-7.BÖLÜM-

23 9 1
                                        

Yeni bölüm geç geldiği için kusuruma bakmayın canlarım benim<3





Bize yolu gösteren adamı takip ediyorduk. Yol boyunca alkol alan insanlar, bana aç gibi bakan adamlar, bir köşede öpüşen çiftler ve daha birçok görüntüye maruz kalmıştım.
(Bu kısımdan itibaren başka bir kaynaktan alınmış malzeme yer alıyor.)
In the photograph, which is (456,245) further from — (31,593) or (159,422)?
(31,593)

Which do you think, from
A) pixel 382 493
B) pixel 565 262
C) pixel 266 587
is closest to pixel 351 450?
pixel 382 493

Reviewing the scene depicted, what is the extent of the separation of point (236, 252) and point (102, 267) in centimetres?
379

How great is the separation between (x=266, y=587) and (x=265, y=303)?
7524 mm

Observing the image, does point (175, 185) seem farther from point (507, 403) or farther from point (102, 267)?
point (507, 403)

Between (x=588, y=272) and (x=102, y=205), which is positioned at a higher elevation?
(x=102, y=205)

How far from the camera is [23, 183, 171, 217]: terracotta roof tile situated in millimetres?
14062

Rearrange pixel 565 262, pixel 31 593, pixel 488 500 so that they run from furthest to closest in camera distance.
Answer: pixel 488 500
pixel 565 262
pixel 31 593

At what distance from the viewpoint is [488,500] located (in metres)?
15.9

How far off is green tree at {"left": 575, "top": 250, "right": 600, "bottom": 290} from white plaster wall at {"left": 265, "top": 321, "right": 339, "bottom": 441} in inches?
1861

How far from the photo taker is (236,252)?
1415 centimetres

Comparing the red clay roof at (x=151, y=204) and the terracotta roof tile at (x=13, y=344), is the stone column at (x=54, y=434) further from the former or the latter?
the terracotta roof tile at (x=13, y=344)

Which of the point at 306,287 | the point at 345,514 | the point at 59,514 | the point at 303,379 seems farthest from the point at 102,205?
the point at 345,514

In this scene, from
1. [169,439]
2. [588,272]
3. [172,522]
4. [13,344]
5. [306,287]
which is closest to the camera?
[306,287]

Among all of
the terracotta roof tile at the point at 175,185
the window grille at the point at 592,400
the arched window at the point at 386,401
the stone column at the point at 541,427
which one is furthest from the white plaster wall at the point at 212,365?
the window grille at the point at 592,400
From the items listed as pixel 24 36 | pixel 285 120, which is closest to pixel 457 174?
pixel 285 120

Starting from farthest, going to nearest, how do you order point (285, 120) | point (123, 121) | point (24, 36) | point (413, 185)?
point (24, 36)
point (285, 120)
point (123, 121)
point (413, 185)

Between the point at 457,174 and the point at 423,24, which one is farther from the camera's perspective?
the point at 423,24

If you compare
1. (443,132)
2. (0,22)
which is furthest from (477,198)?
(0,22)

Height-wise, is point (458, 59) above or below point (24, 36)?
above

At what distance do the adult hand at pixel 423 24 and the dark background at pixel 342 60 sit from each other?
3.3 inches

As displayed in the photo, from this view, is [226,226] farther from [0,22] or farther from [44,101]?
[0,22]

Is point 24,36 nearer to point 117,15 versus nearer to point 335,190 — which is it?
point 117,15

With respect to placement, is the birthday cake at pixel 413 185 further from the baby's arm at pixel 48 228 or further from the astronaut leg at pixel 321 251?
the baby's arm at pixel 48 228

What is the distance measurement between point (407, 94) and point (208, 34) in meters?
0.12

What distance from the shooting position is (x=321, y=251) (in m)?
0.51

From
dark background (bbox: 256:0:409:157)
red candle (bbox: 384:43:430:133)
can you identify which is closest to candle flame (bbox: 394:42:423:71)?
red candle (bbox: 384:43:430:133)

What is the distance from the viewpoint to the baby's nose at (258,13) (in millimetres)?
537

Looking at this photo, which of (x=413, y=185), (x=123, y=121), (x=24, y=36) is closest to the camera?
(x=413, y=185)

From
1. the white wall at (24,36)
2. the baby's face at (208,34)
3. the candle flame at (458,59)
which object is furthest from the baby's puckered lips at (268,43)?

Göz göze geldiğim insanlar olmuş bunu fark ettiğimde kafamı yere eğerek yürümüştüm. En sonunda adam barın en kenar köşesinden büyük bir masanın yanında durduğunda adama baktım. Yüzünde ufak bir tebessüm vardı "Buyurun efendim masanız" dedi Mert çoktan oturmuş benim oturmam için yanını gösteriyordu. Çekinmeme rağmen usul usul Mert'in yanına oturdum. Mert elini belime sarıp kendine çektiğinde neye uğradığımı şaşırmış bir şekilde dönüp anlamaz gözlerle ona baktım. Yeniden bize yolu gösteren adamın sesini duyduğumda gözlerim adama döndü. "Ne içmek istersiniz Mert bey ve bayan?" dediğinde sinirlenmiştim. Bayan mı bayan ne alakaydı. Ama sakin olmak zorundaydım hiç bir şey demedim ve sadece adama dik dik bakmakla yetindim. Mert adama dik dik baktığımı fark etmiş olacak ki "Sen gidebilirsin biz istediğimizi alırız" diyerek adamı masadan gönderdi. Mert ile tek kalmıştık. Ama ikimize konuşmuyorduk arada uzun bir sessizlik hakim olduktan sonra sessizliği bozan Mert olmuştu.



"Adama neden dik dik bakıyordun?" ona doğru döndüm ve "Bayan" dedim. "Ne var yani bayan kelimesinde ki nazik bir üslup" dediğinde Mert'e de sinirlenmiştim. Kaşlarımı çatarak "Bayan kelimesi sana neyi çağrıştırıyor? He önce ben bana neyi çağrıştırdığını bay kelimesini bay erkek demek tamam buraya kadar sıkıntı yok ama bayan kelimesi bay kelimesinin türemiş hali bir kadına bayan deme hakkına kimse sahip değil" diyerek Mert'e patlamış oldum. Mert bir süre bana bakarak düşündükten sonra "Aslında haklısın" dediğinde beni anlamasının verdiği huzurla hafifçe gülümsemiştim. Mert'in ayağa kalkmasıyla biran duraksadıktan sonra "Nereye?" diye sorduğumda "Bize içecek bir şeyler alacağım" diyerek uzaklaştı. Mert'in yanımdan uzaklaşmasıyla birçok adamın gözü bana doğru dönmüş ve aynı aç bir ayı gibi elbisemin göğüs dekoltelerine bakıyorlardı. Bu durum fazlasıyla rahatsız ediciydi. Adamlardan biri kalkıp benim oturduğum masaya doğru gelmeye başladığında kalbim olması gerekenden daha hızlı atmaya başlamıştı. Adam masaya doğru yaklaştıkça kalbim yerinden çıkacakmış gibi hissetmeme neden oluyordu. Oturduğum yerde gidebildiğim kadar kenara gittim.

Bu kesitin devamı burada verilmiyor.